* **What you need to do**: Output the stretch of the food gift guide from "Enjoy your O-R-E-Os" through "2 Oreos each.", copied word for word.

BEGIN Extract

The TRUFF White Truffle Limited Release blends ripe jalapenos with the elusive mushroom, plus adds white truffle oil, organic agave nectar, and a hint of organic coriander to embolden its savory flavor.
Neuhaus Belgian Chocolates
Having been the joint giver / recipient of Neuhaus Chocolates' Winter Wonderland pop-up advent calendar last year, I can say with certainty (and praline and ganache all over my face) the Belgian chocolate brand makes one of the best advent calendars in the land. If you're looking for a last-minute gift idea, Neuhaus' other themed and non-themed chocolate boxes will deliver the same level of creativity and toothsome pleasure.
Pumpkin Spice Death Wish Coffee
It's pumpkin spice on crack! No, not really. Just a whole helluva lot of caffeine. Pumpkin Spice Death Wish Coffee is the Death Wish brand's fall-appropriate seasonal offering, an effort to appeal to both the pumpkin-spice-obsessed and the sluggish, sleep-deprived masses. Like the original Death Wish Coffee, this edition is packed with twice the caffeine as your normal brewable beans, but also contains an infusion of the company's homemade aged chai spice and pumpkin essential oil blend. So it's kind of like Death Wish meets a warm and welcoming Mrs. Claus.
Oreo Mug Ultimate Dunking Gift Set
Milk & cookies for Santa served in an Ultimate Oreo Dunking Set? Uh...maybe he can have my sloppy seconds after I get my cookie-sloshin' game on.
Enjoy your O-R-E-Os stacked right handy on the S-I-D-E of your milk mug with this kid-gift-ready (and hungry-man-gift-ready) Oreo Mug Ultimate Dunking Gift Set. This listing comes with a single glass mug, an attachable cookie cage for piling up your Oreos, some red plastic tongs to assist in getting them back out of the stack, and a "starter set" of 3 x Oreo cookie pouches with 2 Oreos each.

END Extract
BEGIN Information given

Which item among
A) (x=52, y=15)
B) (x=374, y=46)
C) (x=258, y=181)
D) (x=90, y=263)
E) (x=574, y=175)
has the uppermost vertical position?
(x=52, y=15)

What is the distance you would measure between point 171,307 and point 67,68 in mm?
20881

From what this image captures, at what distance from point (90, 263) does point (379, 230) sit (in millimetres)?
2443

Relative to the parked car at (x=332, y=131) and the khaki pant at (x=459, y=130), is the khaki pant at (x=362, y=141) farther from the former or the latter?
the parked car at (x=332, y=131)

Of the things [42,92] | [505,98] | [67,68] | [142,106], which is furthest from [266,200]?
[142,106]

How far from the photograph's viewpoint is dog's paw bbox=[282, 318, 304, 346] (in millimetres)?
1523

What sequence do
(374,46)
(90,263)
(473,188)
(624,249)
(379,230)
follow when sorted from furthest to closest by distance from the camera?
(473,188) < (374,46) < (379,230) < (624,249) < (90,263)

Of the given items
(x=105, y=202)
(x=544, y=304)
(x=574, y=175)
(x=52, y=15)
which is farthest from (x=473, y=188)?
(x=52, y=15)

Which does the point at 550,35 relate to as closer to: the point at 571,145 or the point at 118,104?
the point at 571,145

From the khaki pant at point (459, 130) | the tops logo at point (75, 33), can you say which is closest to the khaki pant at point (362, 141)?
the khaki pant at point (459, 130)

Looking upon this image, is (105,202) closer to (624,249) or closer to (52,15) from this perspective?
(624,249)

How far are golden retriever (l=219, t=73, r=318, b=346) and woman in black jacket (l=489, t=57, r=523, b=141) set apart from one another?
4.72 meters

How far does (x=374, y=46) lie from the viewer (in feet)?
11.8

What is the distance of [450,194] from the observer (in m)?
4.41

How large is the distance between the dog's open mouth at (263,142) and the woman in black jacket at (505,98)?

END Information given

* **Solved exercise**:
Enjoy your O-R-E-Os stacked right handy on the S-I-D-E of your milk mug with this kid-gift-ready (and hungry-man-gift-ready) Oreo Mug Ultimate Dunking Gift Set. This listing comes with a single glass mug, an attachable cookie cage for piling up your Oreos, some red plastic tongs to assist in getting them back out of the stack, and a "starter set" of 3 x Oreo cookie pouches with 2 Oreos each.